I found myself preferring the WinTV interface just because it gave me more buttons to push -- I don't read manuals much. But, like all UIs, it isn't perfect. To play back a program you've recorded, for example, you have to click on a Record control. That's counter-intuitive. Pinnacle makes you hunt more, but once you figure out where to look, it's a bit more logical.

(If you're already a Vista user, you need to know that both companies are developing versions of their viewer software for Vista, and have software available for download on their Web sites: Pinnacle's TVC Pro 4.7 Public Beta Version for Windows Vista and Windows XP and Hauppauge's WinTV-HVR-1600 Installation CD Version 3.3C, which works with Vista Media Center.)

It Depends On Your PC
Your satisfaction with either of these USB tuner devices is likely to depend more on the PC you install it on, rather than the device and its software. Working with video pushes just about every subsystem on a PC to its limits, from the CPU and video hardware to hard disk capacity and audio.The key metrics are processor speed and video memory. I installed both devices on laptops running Windows XP Pro -- one running a 1.2 GHz Intel U1400 with 128 Mbyte of video RAM, the other a 2 GHz Intel Core2Duo and 224 Mbyte. The slower machine was barely capable of keeping a high-definition program playing smoothly. The 2-GHz chip did much better, keeping the video running and supporting the UI more smoothly. Pinnacle recommends at least a 1.8 GHz processor, 512 Mbyte of RAM and a minimum of 64 Mbyte of VRAM. Hauppauge recommends a 2.2 GHz Pentium 4 or 1.8 GHz Centrino or equivalent, with 64 Mbyte of VRAM.
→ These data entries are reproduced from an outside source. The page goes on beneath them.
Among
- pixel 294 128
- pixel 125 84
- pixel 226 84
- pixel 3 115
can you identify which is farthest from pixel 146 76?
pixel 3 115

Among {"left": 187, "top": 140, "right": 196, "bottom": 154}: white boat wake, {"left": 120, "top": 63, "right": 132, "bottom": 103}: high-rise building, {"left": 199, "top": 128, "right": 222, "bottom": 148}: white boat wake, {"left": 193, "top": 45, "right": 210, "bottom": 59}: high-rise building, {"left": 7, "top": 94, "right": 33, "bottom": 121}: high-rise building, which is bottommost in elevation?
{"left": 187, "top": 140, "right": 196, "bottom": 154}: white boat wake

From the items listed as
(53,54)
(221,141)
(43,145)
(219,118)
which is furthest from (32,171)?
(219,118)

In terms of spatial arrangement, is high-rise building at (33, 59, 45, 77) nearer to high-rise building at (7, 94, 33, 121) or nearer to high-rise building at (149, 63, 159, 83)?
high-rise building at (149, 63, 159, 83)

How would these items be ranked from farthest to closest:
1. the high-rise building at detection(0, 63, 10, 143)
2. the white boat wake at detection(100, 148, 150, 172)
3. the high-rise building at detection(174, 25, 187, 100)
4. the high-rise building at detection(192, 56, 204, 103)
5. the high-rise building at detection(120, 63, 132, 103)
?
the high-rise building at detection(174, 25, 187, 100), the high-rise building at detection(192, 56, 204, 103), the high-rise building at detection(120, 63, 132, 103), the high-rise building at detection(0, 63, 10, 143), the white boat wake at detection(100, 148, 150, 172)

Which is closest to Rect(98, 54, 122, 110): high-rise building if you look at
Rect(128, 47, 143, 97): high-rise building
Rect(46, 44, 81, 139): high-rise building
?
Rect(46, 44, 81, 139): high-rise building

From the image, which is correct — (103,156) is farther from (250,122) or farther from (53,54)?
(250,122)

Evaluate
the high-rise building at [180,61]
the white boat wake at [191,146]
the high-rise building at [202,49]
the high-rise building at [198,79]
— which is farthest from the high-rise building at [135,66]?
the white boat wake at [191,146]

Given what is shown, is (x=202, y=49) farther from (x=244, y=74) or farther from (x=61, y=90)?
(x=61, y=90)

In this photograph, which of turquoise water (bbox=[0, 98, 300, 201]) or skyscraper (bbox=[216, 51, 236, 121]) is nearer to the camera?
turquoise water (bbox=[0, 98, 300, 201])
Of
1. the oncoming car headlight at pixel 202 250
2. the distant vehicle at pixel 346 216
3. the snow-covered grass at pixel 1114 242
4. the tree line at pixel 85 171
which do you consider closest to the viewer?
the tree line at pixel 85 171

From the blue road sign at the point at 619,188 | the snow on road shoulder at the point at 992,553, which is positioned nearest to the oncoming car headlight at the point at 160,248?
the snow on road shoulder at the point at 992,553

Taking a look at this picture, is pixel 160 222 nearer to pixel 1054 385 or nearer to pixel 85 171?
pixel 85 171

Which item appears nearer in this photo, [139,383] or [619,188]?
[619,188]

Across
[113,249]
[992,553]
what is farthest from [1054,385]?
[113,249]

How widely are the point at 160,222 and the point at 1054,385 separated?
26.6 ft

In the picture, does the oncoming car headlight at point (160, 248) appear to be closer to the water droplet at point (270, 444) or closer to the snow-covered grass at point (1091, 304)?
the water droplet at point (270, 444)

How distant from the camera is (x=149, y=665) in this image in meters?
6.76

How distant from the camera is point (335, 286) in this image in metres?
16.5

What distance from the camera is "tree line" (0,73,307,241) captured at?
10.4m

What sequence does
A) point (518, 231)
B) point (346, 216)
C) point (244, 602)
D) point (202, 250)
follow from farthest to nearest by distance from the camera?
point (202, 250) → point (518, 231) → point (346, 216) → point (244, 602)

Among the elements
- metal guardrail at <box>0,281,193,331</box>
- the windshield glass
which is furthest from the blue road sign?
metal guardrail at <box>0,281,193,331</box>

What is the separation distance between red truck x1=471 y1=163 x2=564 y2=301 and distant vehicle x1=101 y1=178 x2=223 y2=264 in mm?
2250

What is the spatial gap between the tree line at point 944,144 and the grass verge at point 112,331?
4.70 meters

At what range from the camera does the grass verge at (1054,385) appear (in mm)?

Antenna placement can make a big difference as well. Rooftop antennas are recommended if you're tuning broadcast channels, although I got very good results with the stubby telescoping antennas included with the tuners.

Surprisingly, audio was a major limitation of both the laptops I used. If I had been using headphones I might have been happier, but neither machine played loudly enough to offer decent audio at a reasonable TV viewing distance. An external amplified speaker system may be your next purchase after a USB tuner.

If you've got a good, fast PC, and get a good signal, the quality of digital television will dazzle you, and the ease and convenience of recording TV will make you a PVR enthusiast. And at prices in the $100 range, these easy-to-use USB tuners make it all irresistible.